** Extracted information follows **
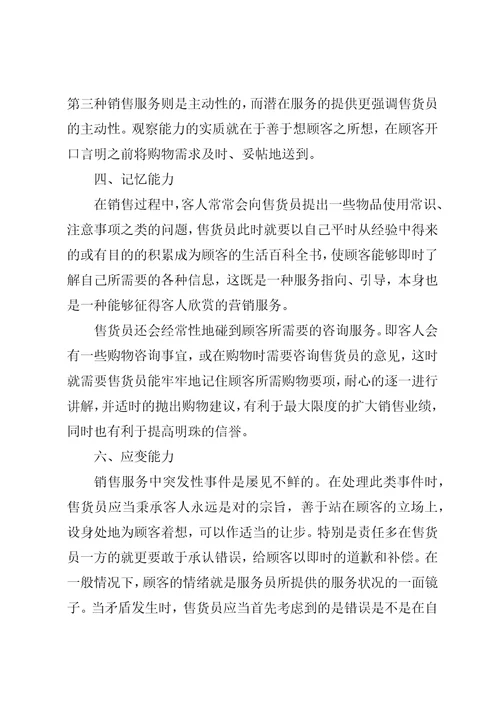 第三种销售服务则是主动性的，而潜在服务的提供更强调售货员的主动性。观察能力的实质就在于善于想顾客之所想，在顾客开口言明之前将购物需求及时、妥帖地送到。

四、记忆能力

在销售过程中，客人常常会向售货员提出一些物品使用常识、注意事项之类的问题，售货员此时就要以自己平时从经验中得来的或有目的的积累成为顾客的生活百科全书，使顾客能够即时了解自己所需要的各种信息，这既是一种服务指向、引导，本身也是一种能够征得客人欣赏的营销服务。

售货员还会经常性地碰到顾客所需要的咨询服务。即客人会有一些购物咨询事宜，或在购物时需要咨询售货员的意见，这时就需要售货员能牢牢地记住顾客所需购物要项，耐心的逐一进行讲解，并适时的抛出购物建议，有利于最大限度的扩大销售业绩，同时也有利于提高明珠的信誉。

六、应变能力

销售服务中突发性事件是屡见不鲜的。在处理此类事件时，售货员应当秉承客人永远是对的宗旨，善于站在顾客的立场上，设身处地为顾客着想，可以作适当的让步。特别是责任多在售货员一方的就更要敢于承认错误，给顾客以即时的道歉和补偿。在一般情况下，顾客的情绪就是服务员所提供的服务状况的一面镜子。当矛盾发生时，售货员应当首先考虑到的是错误是不是在自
** End of Extracted information **
● What the task requires
Each line from the one containing "售货员还会经常性地碰到顾客所" to the last line above must be returned exactly, and no line outside that range.

● Exercise solution
售货员还会经常性地碰到顾客所需要的咨询服务。即客人会有一些购物咨询事宜，或在购物时需要咨询售货员的意见，这时就需要售货员能牢牢地记住顾客所需购物要项，耐心的逐一进行讲解，并适时的抛出购物建议，有利于最大限度的扩大销售业绩，同时也有利于提高明珠的信誉。

六、应变能力

销售服务中突发性事件是屡见不鲜的。在处理此类事件时，售货员应当秉承客人永远是对的宗旨，善于站在顾客的立场上，设身处地为顾客着想，可以作适当的让步。特别是责任多在售货员一方的就更要敢于承认错误，给顾客以即时的道歉和补偿。在一般情况下，顾客的情绪就是服务员所提供的服务状况的一面镜子。当矛盾发生时，售货员应当首先考虑到的是错误是不是在自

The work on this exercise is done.